Record list:
::::

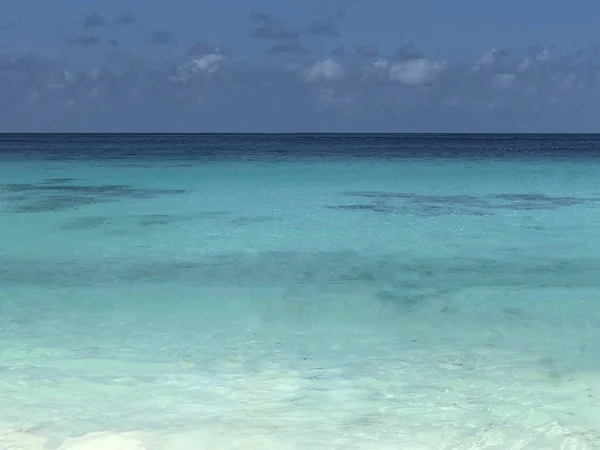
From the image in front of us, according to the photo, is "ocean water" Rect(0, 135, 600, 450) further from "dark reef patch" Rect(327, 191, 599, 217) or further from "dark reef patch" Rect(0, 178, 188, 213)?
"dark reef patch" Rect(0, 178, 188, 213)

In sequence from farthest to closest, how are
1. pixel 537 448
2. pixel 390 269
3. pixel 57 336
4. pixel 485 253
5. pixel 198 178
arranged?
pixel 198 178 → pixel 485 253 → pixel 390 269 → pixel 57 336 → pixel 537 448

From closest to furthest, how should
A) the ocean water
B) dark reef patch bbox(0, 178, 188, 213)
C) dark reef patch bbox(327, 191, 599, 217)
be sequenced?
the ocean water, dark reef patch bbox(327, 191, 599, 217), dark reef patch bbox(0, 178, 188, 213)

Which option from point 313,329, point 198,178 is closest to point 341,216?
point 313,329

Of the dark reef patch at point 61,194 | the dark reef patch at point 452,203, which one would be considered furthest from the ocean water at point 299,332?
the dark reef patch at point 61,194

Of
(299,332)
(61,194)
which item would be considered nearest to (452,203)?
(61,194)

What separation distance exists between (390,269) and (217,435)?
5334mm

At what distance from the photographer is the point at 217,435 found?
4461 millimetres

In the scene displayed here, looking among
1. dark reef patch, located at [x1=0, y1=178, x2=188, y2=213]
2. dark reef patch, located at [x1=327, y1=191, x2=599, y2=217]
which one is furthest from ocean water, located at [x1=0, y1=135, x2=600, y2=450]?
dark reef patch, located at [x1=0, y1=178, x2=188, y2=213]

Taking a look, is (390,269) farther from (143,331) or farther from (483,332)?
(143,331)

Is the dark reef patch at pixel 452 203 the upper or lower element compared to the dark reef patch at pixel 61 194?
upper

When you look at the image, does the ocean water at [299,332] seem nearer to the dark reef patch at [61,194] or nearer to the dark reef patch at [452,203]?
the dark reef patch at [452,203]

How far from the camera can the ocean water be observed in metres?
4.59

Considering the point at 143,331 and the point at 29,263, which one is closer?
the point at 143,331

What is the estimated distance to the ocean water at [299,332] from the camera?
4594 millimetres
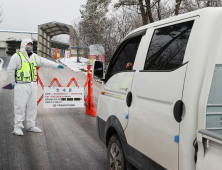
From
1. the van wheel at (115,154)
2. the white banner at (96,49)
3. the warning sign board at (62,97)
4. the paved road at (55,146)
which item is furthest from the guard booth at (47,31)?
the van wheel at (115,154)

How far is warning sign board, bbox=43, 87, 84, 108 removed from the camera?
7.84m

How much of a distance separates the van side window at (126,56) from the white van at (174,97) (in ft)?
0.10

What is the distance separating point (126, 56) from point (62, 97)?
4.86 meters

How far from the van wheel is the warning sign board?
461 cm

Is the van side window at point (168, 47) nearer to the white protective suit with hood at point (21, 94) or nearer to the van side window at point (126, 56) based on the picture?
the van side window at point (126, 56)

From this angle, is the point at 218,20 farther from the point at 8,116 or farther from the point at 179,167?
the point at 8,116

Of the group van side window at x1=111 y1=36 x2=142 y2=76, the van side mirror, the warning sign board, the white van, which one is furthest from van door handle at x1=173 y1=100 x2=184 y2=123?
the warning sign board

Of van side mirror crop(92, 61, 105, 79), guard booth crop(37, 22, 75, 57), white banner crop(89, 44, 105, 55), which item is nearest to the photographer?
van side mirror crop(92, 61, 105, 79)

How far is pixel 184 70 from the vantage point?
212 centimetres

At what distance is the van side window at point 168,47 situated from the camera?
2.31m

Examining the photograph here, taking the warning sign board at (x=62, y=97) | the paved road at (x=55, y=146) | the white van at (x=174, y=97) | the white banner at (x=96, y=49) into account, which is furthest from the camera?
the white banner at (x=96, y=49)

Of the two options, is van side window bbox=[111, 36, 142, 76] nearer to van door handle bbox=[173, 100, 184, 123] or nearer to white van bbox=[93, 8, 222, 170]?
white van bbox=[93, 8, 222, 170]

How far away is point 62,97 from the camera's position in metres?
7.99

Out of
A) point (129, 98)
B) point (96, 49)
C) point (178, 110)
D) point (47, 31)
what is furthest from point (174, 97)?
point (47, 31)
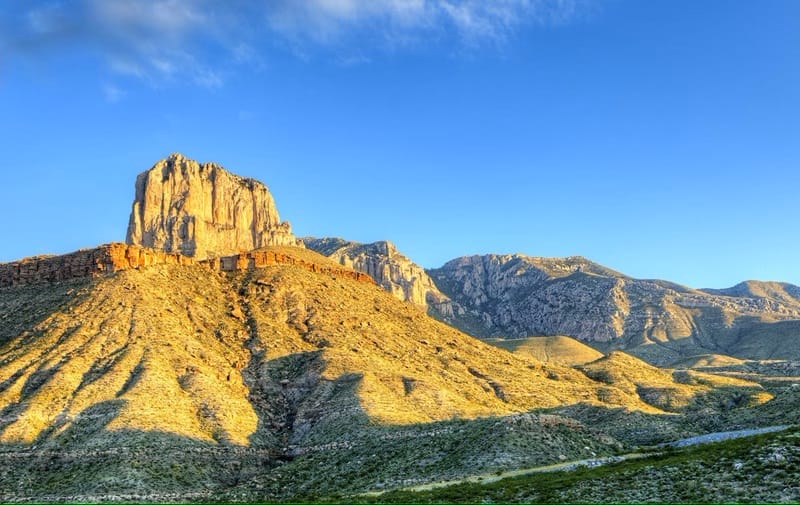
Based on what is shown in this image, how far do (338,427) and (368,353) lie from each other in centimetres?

::::

Can you reproduce the entire listing above word for word, leaving out the pictures?

Response to the task:
From the image in front of us, according to the photo, is "ocean water" Rect(0, 135, 600, 450) further from "dark reef patch" Rect(327, 191, 599, 217) or further from "dark reef patch" Rect(0, 178, 188, 213)?
"dark reef patch" Rect(0, 178, 188, 213)

In sequence from farthest to closest, how are
1. pixel 537 448
2. pixel 390 269
3. pixel 57 336
4. pixel 485 253
5. pixel 198 178
arranged?
pixel 198 178 → pixel 485 253 → pixel 390 269 → pixel 57 336 → pixel 537 448

From closest to furthest, how should
A) the ocean water
B) dark reef patch bbox(0, 178, 188, 213)
C) dark reef patch bbox(327, 191, 599, 217)
be sequenced?
the ocean water, dark reef patch bbox(327, 191, 599, 217), dark reef patch bbox(0, 178, 188, 213)

Which option from point 313,329, point 198,178 is closest to point 341,216?
point 313,329

Of the dark reef patch at point 61,194 | the dark reef patch at point 452,203, which one would be considered furthest from the ocean water at point 299,332?
the dark reef patch at point 61,194

Of
(299,332)
(61,194)
which item would be considered nearest to (452,203)?
(61,194)

What separation distance exists between (390,269) and (217,435)?
5334mm

At what distance from the photographer is the point at 217,435 found?
4461 millimetres

In the scene displayed here, looking among
1. dark reef patch, located at [x1=0, y1=178, x2=188, y2=213]
2. dark reef patch, located at [x1=327, y1=191, x2=599, y2=217]
which one is furthest from ocean water, located at [x1=0, y1=135, x2=600, y2=450]?
dark reef patch, located at [x1=0, y1=178, x2=188, y2=213]

Taking a look, is (390,269) farther from (143,331) or farther from (483,332)?
(143,331)

Is the dark reef patch at pixel 452 203 the upper or lower element compared to the dark reef patch at pixel 61 194?
upper

When you look at the image, does the ocean water at [299,332] seem nearer to the dark reef patch at [61,194] or nearer to the dark reef patch at [452,203]?
the dark reef patch at [452,203]

How far from the camera can the ocean water be observed in metres?
4.59

Considering the point at 143,331 and the point at 29,263, which one is closer?
the point at 143,331

What is the estimated distance to the ocean water at [299,332] from the camera?
4594 millimetres
From
1. the van wheel at (115,154)
2. the white banner at (96,49)
3. the warning sign board at (62,97)
4. the paved road at (55,146)
which item is furthest from the guard booth at (47,31)?
the van wheel at (115,154)

How far is warning sign board, bbox=43, 87, 84, 108 removed from the camera?
7.84m

How much of a distance separates the van side window at (126,56) from the white van at (174,97) (in ft)?
0.10

What is the distance separating point (126, 56) from point (62, 97)?
4.86 meters

How far from the van wheel is the warning sign board?
461 cm

Is the van side window at point (168, 47) nearer to the white protective suit with hood at point (21, 94) or nearer to the van side window at point (126, 56) based on the picture?
the van side window at point (126, 56)

From this angle, is the point at 218,20 farther from the point at 8,116 or farther from the point at 179,167?
the point at 8,116

Of the group van side window at x1=111 y1=36 x2=142 y2=76, the van side mirror, the warning sign board, the white van, which one is furthest from van door handle at x1=173 y1=100 x2=184 y2=123?
the warning sign board

Of van side mirror crop(92, 61, 105, 79), guard booth crop(37, 22, 75, 57), white banner crop(89, 44, 105, 55), which item is nearest to the photographer?
van side mirror crop(92, 61, 105, 79)

How far is pixel 184 70 from the vantage point?
212 centimetres

At what distance is the van side window at point 168,47 situated from the camera?
2.31m

Examining the photograph here, taking the warning sign board at (x=62, y=97) | the paved road at (x=55, y=146) | the white van at (x=174, y=97) | the white banner at (x=96, y=49) into account, which is furthest from the camera?
the white banner at (x=96, y=49)

Of the two options, is van side window bbox=[111, 36, 142, 76] nearer to van door handle bbox=[173, 100, 184, 123] or nearer to white van bbox=[93, 8, 222, 170]?
white van bbox=[93, 8, 222, 170]

How far away is point 62,97 from the camera's position in metres?
7.99

Out of
A) point (129, 98)
B) point (96, 49)
C) point (178, 110)
D) point (47, 31)
what is furthest from point (174, 97)?
point (47, 31)
Based on what is shown in this image, how far do (338,427) and (368,353) lie from each other in centimetres?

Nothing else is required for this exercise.